Spatial relationship listing
● ● ● ●

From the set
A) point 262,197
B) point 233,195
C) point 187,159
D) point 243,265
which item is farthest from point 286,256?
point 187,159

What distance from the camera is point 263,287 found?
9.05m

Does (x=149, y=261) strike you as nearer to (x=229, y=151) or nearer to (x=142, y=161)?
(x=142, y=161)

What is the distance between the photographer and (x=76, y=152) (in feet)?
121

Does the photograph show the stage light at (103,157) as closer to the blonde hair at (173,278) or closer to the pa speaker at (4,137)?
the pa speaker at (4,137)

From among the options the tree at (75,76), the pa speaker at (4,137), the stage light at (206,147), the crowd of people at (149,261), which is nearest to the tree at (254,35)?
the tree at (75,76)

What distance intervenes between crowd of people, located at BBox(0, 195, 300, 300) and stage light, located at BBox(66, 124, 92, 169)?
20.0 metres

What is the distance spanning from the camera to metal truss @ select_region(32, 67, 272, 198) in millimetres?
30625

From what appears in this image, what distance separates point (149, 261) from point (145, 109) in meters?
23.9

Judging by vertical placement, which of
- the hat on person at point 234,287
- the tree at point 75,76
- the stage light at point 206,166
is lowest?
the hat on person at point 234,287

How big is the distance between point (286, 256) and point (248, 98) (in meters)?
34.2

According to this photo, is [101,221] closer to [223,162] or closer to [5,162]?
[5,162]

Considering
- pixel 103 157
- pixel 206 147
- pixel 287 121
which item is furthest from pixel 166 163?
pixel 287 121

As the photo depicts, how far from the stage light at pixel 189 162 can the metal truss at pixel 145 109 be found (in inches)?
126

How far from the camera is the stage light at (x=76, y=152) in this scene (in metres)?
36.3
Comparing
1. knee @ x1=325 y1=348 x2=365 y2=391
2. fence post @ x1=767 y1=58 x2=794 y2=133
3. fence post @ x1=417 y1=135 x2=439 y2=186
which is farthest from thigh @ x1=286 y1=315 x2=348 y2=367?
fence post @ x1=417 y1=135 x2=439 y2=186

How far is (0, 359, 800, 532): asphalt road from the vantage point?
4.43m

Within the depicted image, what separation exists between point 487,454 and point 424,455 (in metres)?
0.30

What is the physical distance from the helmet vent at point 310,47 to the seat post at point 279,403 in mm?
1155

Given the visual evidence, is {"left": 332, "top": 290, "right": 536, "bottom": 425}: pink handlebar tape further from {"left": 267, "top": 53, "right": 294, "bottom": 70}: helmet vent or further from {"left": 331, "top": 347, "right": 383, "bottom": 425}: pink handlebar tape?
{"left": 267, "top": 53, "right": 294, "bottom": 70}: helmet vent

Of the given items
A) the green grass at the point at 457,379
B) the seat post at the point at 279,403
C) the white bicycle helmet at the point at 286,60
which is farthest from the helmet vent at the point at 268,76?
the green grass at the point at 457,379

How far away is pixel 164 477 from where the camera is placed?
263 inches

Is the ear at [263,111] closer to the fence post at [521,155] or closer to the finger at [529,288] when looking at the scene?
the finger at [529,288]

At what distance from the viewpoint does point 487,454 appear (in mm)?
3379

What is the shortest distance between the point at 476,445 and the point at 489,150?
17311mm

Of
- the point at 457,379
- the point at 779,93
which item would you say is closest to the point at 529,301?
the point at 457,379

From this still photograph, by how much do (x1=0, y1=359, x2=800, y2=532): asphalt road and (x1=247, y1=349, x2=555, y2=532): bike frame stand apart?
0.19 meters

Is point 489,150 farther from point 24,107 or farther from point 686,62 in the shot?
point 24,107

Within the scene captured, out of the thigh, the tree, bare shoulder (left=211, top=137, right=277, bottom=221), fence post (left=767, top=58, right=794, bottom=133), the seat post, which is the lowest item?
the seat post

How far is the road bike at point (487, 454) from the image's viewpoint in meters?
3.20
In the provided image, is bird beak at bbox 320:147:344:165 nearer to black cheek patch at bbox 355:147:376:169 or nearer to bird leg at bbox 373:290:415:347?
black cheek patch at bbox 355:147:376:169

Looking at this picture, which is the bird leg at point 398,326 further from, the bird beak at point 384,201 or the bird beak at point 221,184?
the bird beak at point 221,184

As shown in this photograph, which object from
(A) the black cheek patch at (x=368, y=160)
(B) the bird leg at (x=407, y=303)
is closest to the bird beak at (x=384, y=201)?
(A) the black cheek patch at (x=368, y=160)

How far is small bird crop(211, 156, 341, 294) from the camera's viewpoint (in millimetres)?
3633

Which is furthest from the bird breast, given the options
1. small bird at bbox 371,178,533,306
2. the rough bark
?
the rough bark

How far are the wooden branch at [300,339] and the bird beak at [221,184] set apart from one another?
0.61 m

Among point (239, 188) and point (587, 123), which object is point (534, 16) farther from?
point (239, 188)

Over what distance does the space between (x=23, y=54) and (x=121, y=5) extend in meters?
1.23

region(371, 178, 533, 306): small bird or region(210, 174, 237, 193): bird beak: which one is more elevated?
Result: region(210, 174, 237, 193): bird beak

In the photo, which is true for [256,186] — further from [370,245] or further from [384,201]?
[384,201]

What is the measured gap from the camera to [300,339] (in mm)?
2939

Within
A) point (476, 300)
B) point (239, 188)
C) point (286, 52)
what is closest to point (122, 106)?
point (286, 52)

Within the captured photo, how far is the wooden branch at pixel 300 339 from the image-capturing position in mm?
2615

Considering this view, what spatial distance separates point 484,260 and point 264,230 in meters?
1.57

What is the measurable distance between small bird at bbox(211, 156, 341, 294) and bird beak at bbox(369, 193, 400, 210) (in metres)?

● ● ● ●

# Work to be completed
Copy out every line of the listing above word for word, leaving nothing out and changing nothing.

# Response for this exercise
From the set
A) point 262,197
B) point 233,195
C) point 187,159
D) point 243,265
which item is farthest from point 286,256?
point 187,159

What distance from the camera is point 263,287 found?
9.05m

Does (x=149, y=261) strike you as nearer to (x=229, y=151) or nearer to (x=142, y=161)?
(x=142, y=161)

What is the distance between the photographer and (x=76, y=152) (in feet)?
121

Does the photograph show the stage light at (103,157) as closer to the blonde hair at (173,278) or closer to the pa speaker at (4,137)?
the pa speaker at (4,137)

From among the options the tree at (75,76), the pa speaker at (4,137), the stage light at (206,147), the crowd of people at (149,261), which is nearest to the tree at (254,35)?
the tree at (75,76)

What distance intervenes between crowd of people, located at BBox(0, 195, 300, 300) and stage light, located at BBox(66, 124, 92, 169)?
20.0 metres

What is the distance spanning from the camera to metal truss @ select_region(32, 67, 272, 198) in millimetres?
30625

From what appears in this image, what distance separates point (149, 261) from point (145, 109) in meters?
23.9

Judging by vertical placement, which of
- the hat on person at point 234,287
- the tree at point 75,76
- the stage light at point 206,166
is lowest?
the hat on person at point 234,287

How big is the distance between point (286, 256) and point (248, 98) (in meters)?
34.2

According to this photo, is [101,221] closer to [223,162] or closer to [5,162]?
[5,162]

Considering
- pixel 103 157
- pixel 206 147
- pixel 287 121
which item is furthest from pixel 166 163?
pixel 287 121

As the photo depicts, how far from the stage light at pixel 189 162 can the metal truss at pixel 145 109 be found (in inches)?
126

How far from the camera is the stage light at (x=76, y=152) in this scene (in metres)?
36.3
Comparing
1. knee @ x1=325 y1=348 x2=365 y2=391
2. fence post @ x1=767 y1=58 x2=794 y2=133
3. fence post @ x1=417 y1=135 x2=439 y2=186
which is farthest from thigh @ x1=286 y1=315 x2=348 y2=367?
fence post @ x1=417 y1=135 x2=439 y2=186

How far is (0, 359, 800, 532): asphalt road from the vantage point?
4.43m

Within the depicted image, what separation exists between point 487,454 and point 424,455 (in metres)?
0.30

What is the physical distance from the helmet vent at point 310,47 to the seat post at point 279,403 in mm?
1155

Given the visual evidence, is {"left": 332, "top": 290, "right": 536, "bottom": 425}: pink handlebar tape further from {"left": 267, "top": 53, "right": 294, "bottom": 70}: helmet vent or further from {"left": 331, "top": 347, "right": 383, "bottom": 425}: pink handlebar tape?
{"left": 267, "top": 53, "right": 294, "bottom": 70}: helmet vent

Of the given items
A) the green grass at the point at 457,379
B) the seat post at the point at 279,403
C) the white bicycle helmet at the point at 286,60
which is farthest from the helmet vent at the point at 268,76?
the green grass at the point at 457,379

How far away is pixel 164 477 from where the camera is placed?
263 inches

Is the ear at [263,111] closer to the fence post at [521,155] or closer to the finger at [529,288] when looking at the scene?
the finger at [529,288]

At what distance from the viewpoint does point 487,454 appear (in mm)?
3379

What is the shortest distance between the point at 476,445 and the point at 489,150?
17311mm

Of
- the point at 457,379
- the point at 779,93
which item would you say is closest to the point at 529,301?
the point at 457,379

From this still photograph, by how much do (x1=0, y1=359, x2=800, y2=532): asphalt road and (x1=247, y1=349, x2=555, y2=532): bike frame stand apart?
0.19 meters

Is point 489,150 farther from point 24,107 or farther from point 686,62 in the shot?
point 24,107

Within the scene captured, out of the thigh, the tree, bare shoulder (left=211, top=137, right=277, bottom=221), fence post (left=767, top=58, right=794, bottom=133), the seat post, which is the lowest item?
the seat post

How far is the road bike at point (487, 454) from the image's viewpoint in meters?
3.20
In the provided image, is bird beak at bbox 320:147:344:165 nearer to black cheek patch at bbox 355:147:376:169 or nearer to bird leg at bbox 373:290:415:347?
black cheek patch at bbox 355:147:376:169

Looking at this picture, which is the bird leg at point 398,326 further from, the bird beak at point 384,201 or the bird beak at point 221,184?
the bird beak at point 221,184

As shown in this photograph, which object from
(A) the black cheek patch at (x=368, y=160)
(B) the bird leg at (x=407, y=303)
is closest to the bird beak at (x=384, y=201)?
(A) the black cheek patch at (x=368, y=160)

How far is small bird crop(211, 156, 341, 294) from the camera's viewpoint (in millimetres)?
3633

Which is furthest from the bird breast, given the options
1. small bird at bbox 371,178,533,306
2. the rough bark
?
the rough bark

How far are the wooden branch at [300,339] and the bird beak at [221,184] set apart from one another?
0.61 m

Among point (239, 188) and point (587, 123), which object is point (534, 16) farther from?
point (239, 188)

Over what distance does the space between (x=23, y=54) and (x=121, y=5) extend in meters?
1.23

region(371, 178, 533, 306): small bird or region(210, 174, 237, 193): bird beak: which one is more elevated?
Result: region(210, 174, 237, 193): bird beak

In the photo, which is true for [256,186] — further from [370,245] or further from [384,201]?
[384,201]

What is the measured gap from the camera to [300,339] (in mm)?
2939

Within
A) point (476, 300)
B) point (239, 188)
C) point (286, 52)
what is closest to point (122, 106)?
point (286, 52)

Within the captured photo, how far is the wooden branch at pixel 300 339 from the image-capturing position in mm?
2615

Considering this view, what spatial distance separates point 484,260 and point 264,230 in meters?
1.57

What is the measurable distance between small bird at bbox(211, 156, 341, 294) and bird beak at bbox(369, 193, 400, 210) (in metres)?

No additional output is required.